▸ TEXT UNDER STUDY:
⟨

ORIGINAL PRINT PUBLICATION DATE: FALL 1999.]

Houby Hunter

By Raymond Wiggers

If the accomplished houby hunter Tony Jandacek ever tells you that mushrooming can transform your life, believe him. Born in Prague in 1934, Tony describes himself as "genetically predisposed to become a mycophile." While being of Bohemian descent is probably genetic predisposition enough — it's claimed that half the inhabitants of the modern Czech Republic are dedicated mushroom enthusiasts — Tony's interest in the national pastime was also carefully cultivated by his father, who took him and the rest of his family on collecting trips in their country's magnificent woodland habitats.

During World War II, when Czechoslovakia was occupied by the Germans, the Jandaceks' houby-hunting skills proved an especially valuable asset. At a time when meat was severely rationed by the Nazi overlords, mushrooms collected on forays provided needed protein and kept the family out of hunger's clutches.

Within three years of the war's end, Czechoslovakia fell to a Soviet-engineered, communist coup that placed the nation firmly behind the Iron Curtain. Tony's father, a prominent pro-Western journalist, was fired and forced to emigrate first to West Germany, then to Chicago. The rest of the family prepared to follow suit. One member of the Czechoslovakian border patrol, though officially charged with preventing the escape of "deceitful enemies of the people's democracy," was sympathetic enough to the Jandaceks' plight to show the fourteen-year-old Tony the forest trails that would lead his family to West German territory.

On September 14, 1948 — a grim, drizzly day at the Czecho-German frontier — a mother and her three youngsters, all casually dressed, faded into the forest. Even in a land now infested with informers, the group excited no suspicions. After all, the mother carried a large wicker basket, the sure sign of a family houby hunt. Though intent on reaching the border, the little group repeatedly paused to collect mushrooms from the forest floor. It was probably as much an expression of an unconscious ethnic imperative as it was a way of providing plausible cover.

The Jandaceks made it safely through, but they had to surrender their "contraband," their basketful of choice mushrooms, to the German guards. Months of internment in a variety of European displacement camps followed, until finally, at the end of 1950, the group reached the United States and was reunited with Tony's father.

Nor did Tony's passion for mushrooming wane when he left his native land. Having led a busy and rewarding life as a Chicagoland high school teacher, translator, and Czech-language instructor — and having taught a series of courses in the field identification of mushrooms at Triton College, the College of DuPage, and other institutions — he now pursues what he rightfully describes as a highly active retirement. A frequent participant in forays sponsored by the North American Mycological Association, he's still as much of a houba"r" — an avid mushroomer — as he was decades ago, in the forests of Bohemia.

⟩

Rewrite the passage of the houby hunter text that begins at the words "On September 14, 1948" and stops after "with Tony's father.", substituting "straw" for "wicker".

Stored data

⟨

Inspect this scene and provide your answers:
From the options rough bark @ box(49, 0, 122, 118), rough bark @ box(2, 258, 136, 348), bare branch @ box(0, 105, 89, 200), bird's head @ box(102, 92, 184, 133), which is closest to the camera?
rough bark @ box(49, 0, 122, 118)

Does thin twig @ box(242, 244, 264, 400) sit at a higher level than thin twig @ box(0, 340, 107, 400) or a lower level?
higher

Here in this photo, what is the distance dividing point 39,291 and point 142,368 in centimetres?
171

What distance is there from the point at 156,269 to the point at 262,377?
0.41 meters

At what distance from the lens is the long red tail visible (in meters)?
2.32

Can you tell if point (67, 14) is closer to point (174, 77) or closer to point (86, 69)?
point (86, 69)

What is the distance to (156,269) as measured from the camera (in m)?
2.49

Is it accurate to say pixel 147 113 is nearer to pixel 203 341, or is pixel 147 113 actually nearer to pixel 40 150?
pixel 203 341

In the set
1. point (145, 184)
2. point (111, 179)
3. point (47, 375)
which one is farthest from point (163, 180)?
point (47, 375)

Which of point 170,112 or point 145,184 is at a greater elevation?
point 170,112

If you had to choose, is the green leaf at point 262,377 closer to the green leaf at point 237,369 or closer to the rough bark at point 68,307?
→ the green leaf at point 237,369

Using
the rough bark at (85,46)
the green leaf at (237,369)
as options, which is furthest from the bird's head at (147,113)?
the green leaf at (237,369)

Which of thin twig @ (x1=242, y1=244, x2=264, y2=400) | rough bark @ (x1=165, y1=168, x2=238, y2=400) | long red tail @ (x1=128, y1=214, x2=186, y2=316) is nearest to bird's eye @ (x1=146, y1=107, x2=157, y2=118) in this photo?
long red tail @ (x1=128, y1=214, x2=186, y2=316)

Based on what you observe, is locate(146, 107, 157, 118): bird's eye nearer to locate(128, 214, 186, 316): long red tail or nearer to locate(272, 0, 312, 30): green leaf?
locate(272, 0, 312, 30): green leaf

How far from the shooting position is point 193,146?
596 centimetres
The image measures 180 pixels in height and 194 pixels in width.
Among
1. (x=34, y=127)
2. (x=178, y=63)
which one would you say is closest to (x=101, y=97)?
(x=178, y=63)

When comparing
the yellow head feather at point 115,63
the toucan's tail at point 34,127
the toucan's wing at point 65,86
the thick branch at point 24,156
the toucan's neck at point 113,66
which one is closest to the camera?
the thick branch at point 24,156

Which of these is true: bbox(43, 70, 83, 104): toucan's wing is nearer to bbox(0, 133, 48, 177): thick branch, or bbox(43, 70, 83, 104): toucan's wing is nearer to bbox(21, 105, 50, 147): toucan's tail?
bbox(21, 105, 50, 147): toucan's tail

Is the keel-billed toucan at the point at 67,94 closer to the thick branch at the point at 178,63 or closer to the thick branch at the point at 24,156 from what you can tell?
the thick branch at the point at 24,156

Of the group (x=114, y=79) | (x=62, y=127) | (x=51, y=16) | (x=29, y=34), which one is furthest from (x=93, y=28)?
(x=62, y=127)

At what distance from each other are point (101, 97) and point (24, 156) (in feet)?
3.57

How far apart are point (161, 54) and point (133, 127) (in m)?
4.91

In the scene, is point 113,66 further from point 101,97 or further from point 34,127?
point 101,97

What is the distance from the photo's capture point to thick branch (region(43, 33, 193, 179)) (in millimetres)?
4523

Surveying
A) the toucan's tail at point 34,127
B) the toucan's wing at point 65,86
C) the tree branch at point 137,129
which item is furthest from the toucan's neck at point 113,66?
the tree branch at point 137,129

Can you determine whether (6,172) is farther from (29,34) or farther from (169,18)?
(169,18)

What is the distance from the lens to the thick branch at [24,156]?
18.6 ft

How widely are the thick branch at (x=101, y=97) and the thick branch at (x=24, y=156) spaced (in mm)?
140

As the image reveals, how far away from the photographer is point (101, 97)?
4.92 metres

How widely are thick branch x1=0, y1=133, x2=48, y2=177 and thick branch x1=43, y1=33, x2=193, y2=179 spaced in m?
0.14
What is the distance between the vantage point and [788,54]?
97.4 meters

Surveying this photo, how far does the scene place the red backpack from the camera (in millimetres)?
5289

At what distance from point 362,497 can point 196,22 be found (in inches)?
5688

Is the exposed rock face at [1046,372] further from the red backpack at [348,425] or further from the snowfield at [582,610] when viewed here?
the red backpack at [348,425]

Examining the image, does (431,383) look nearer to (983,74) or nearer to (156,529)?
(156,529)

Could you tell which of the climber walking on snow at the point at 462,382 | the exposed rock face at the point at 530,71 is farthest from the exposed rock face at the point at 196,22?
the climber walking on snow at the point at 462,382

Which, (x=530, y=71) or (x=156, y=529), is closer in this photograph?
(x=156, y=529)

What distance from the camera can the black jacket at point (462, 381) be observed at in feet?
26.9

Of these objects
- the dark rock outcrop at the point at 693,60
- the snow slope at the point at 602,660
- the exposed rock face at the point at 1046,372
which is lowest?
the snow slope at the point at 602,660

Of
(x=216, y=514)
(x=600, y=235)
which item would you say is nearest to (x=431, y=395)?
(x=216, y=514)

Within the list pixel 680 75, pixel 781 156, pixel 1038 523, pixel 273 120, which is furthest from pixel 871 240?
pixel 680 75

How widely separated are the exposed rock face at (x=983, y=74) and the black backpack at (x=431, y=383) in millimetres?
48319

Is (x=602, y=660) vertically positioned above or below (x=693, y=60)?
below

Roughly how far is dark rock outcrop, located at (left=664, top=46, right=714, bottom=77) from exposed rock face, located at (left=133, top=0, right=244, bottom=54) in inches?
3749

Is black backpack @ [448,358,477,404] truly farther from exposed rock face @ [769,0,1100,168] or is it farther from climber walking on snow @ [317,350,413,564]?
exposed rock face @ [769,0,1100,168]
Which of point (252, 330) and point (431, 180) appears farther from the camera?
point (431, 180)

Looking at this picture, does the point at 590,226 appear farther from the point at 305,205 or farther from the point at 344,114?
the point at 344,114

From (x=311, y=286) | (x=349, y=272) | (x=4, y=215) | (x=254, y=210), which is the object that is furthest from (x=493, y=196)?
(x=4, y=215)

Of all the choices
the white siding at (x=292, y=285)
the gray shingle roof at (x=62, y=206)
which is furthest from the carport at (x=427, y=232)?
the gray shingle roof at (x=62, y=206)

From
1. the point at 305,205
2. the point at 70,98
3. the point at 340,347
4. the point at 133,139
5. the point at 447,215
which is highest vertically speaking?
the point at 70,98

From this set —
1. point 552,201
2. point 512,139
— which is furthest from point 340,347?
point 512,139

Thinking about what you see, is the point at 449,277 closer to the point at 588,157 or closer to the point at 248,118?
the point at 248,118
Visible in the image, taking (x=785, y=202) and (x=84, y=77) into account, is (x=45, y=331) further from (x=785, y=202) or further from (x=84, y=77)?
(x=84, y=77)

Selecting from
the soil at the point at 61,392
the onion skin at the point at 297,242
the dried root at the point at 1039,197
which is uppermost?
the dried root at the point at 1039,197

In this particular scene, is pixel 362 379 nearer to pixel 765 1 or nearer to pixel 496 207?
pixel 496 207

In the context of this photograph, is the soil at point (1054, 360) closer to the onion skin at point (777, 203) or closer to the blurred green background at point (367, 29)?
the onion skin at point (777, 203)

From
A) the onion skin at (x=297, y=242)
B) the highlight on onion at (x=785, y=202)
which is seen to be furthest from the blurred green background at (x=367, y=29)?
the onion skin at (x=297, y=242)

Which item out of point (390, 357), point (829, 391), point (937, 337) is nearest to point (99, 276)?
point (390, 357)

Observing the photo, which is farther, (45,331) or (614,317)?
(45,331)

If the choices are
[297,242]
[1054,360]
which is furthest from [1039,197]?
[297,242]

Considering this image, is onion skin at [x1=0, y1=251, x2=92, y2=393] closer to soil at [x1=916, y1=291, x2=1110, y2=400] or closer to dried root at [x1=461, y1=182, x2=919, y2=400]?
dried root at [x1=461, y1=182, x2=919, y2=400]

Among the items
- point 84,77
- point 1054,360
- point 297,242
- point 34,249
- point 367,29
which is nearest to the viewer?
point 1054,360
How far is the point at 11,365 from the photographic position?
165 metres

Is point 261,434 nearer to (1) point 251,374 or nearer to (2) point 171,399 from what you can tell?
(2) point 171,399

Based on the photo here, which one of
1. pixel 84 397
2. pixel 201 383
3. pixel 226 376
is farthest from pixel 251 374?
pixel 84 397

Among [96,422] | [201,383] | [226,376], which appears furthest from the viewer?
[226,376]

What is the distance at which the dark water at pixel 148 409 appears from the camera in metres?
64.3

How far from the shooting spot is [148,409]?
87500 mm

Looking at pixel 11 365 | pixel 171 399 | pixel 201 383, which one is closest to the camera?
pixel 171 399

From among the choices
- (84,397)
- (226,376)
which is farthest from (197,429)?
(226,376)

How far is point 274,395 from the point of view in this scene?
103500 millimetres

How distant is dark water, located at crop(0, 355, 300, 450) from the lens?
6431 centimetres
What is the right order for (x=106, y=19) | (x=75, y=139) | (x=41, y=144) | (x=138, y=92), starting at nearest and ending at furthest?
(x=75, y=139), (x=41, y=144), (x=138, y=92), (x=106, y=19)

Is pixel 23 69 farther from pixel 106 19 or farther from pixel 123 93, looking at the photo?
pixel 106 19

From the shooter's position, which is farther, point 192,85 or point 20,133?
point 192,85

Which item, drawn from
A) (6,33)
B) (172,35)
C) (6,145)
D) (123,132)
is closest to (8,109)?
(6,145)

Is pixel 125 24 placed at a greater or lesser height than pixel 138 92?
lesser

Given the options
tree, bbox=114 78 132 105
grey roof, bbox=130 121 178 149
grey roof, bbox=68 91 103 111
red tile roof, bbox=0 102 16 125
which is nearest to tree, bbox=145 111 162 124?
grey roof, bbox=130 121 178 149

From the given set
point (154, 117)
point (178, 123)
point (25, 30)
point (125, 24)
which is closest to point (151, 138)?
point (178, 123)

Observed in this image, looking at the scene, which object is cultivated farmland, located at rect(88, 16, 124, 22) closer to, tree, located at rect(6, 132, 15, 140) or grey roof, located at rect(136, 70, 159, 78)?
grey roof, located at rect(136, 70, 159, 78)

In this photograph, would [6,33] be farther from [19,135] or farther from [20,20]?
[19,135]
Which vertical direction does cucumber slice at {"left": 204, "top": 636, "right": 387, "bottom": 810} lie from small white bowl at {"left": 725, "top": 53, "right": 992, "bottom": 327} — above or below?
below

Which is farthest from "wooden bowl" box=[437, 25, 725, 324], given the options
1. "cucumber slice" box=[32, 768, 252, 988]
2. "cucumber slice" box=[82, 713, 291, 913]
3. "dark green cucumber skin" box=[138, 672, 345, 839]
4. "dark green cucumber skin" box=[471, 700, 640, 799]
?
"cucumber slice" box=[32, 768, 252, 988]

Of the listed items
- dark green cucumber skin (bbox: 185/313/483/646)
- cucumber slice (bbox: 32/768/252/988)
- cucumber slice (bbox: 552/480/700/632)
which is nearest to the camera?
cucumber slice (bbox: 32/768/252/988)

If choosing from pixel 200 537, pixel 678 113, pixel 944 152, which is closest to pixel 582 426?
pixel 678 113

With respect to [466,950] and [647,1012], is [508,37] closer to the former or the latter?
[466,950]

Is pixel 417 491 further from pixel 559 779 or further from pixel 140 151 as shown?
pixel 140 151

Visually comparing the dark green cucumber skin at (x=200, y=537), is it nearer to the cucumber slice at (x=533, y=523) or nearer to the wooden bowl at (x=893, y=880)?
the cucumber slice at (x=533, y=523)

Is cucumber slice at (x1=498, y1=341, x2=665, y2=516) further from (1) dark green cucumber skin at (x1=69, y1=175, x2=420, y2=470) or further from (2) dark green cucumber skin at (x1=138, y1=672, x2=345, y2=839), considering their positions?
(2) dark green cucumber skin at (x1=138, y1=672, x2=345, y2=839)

⟩

▸ SOLUTION FOR THIS TASK:
On September 14, 1948 — a grim, drizzly day at the Czecho-German frontier — a mother and her three youngsters, all casually dressed, faded into the forest. Even in a land now infested with informers, the group excited no suspicions. After all, the mother carried a large straw basket, the sure sign of a family houby hunt. Though intent on reaching the border, the little group repeatedly paused to collect mushrooms from the forest floor. It was probably as much an expression of an unconscious ethnic imperative as it was a way of providing plausible cover.

The Jandaceks made it safely through, but they had to surrender their "contraband," their basketful of choice mushrooms, to the German guards. Months of internment in a variety of European displacement camps followed, until finally, at the end of 1950, the group reached the United States and was reunited with Tony's father.